Em 1999, a série “nowhere near”, é fotografada dentro de sua casa. Com diferentes ângulos e em diferentes horas do dia Barth fotografa o exterior que se vê através das janelas.
Uta Barth, "nowhere near" (nw 9), 1999
Dirá “...what interests me the most is that it is so visually familiar that it becomes almost invisible...and nothing hapens, nothing ever changes for days, for months, only the light...I’m interesting in eliciting a perceptual experience...”.
E para tornar o espectador consciente da actividade que é o olhar, esta série revela uma óptica de extrema simplicidade. Quando olhamos para um objecto ajustamos de certa maneira o nosso aparelho ocular. Para melhor entendermos o que se disse basta olhar para as figuras ambíguas utilizadas pelos psicólogos.
As figuras alternam objecto e fundo, e o mesmo padrão de estímulo no olho motiva diferentes percepções, ora vemos uma jarra branca ora vemos dois perfis. Em “nowhere near”, Barth obriga os nossos olhos a ajustar-se primeiro ao vidro da janela,
Uta Barth, "nowhere near" (nw 14), 1999
para em seguida, nos determos na paisagem desfocada que quase não vemos. Cada uma destas visões, requer um ajustamento ocular diferente, como se se tratasse de dois estímulos diferentes, semelhantes às figuras ambíguas, desta forma Barth pretende revelar ao espectador a natureza ambígua da percepção.

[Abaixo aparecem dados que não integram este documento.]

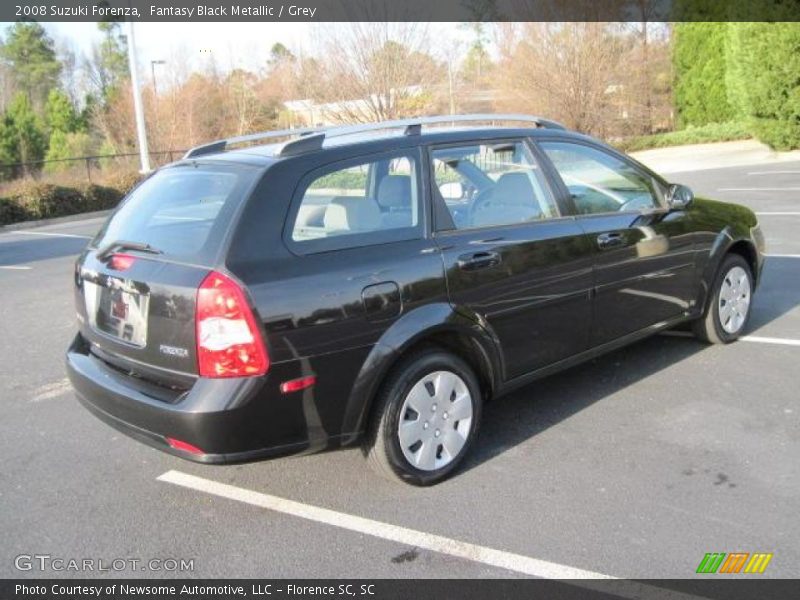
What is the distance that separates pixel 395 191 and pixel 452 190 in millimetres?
356

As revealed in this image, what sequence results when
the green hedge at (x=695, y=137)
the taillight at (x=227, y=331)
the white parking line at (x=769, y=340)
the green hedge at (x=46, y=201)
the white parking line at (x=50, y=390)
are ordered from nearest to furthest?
the taillight at (x=227, y=331) → the white parking line at (x=50, y=390) → the white parking line at (x=769, y=340) → the green hedge at (x=46, y=201) → the green hedge at (x=695, y=137)

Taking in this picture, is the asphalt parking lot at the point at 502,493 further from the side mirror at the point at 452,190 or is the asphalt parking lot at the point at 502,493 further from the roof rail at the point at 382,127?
the roof rail at the point at 382,127

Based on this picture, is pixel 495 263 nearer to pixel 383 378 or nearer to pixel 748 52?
pixel 383 378

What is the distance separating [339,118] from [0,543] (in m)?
18.2

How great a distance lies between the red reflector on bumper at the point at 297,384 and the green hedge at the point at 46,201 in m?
18.8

Em 2002, “white blind (bright red)”, o trabalho restringe-se ao exterior, “ It’s just the tree outside of my window! It’s no longer even the window; it’s just the tree”. Agora são os fenómenos da fadiga ocular que Barth explora e quer revelar. Utilizando séries repetitivas da mesma àrvore,
Uta Barth, "white blind (bright red)" 2002
interrompe-as com painéis coloridos, amarelo, vermelho, branco....E mais uma vez, à semelhança de experiências feitas por psicólogos, que depois de submeterem sujeitos a longas exposições de um mesmo estímulo, verificaram que após uma interrupção, o sujeito continua, mesmo já sem o estímulo, a ver a mesma imagem. Barth traduz estas experiências,
nestas imagens brancas, amarelas, que para além da cor reproduzem em negativo as imagens das àrvores. Em galerias, este trabalho é exposto como se um horizonte de imagens se tratasse.
Uta Barth, "white blind (bright red)" 2002, instalação no ACME de Los Angeles

A percepção não é simplesmente determinada por estímulos. Até onde a experiência afecta a percepção? Até que ponto temos que aprender a ver?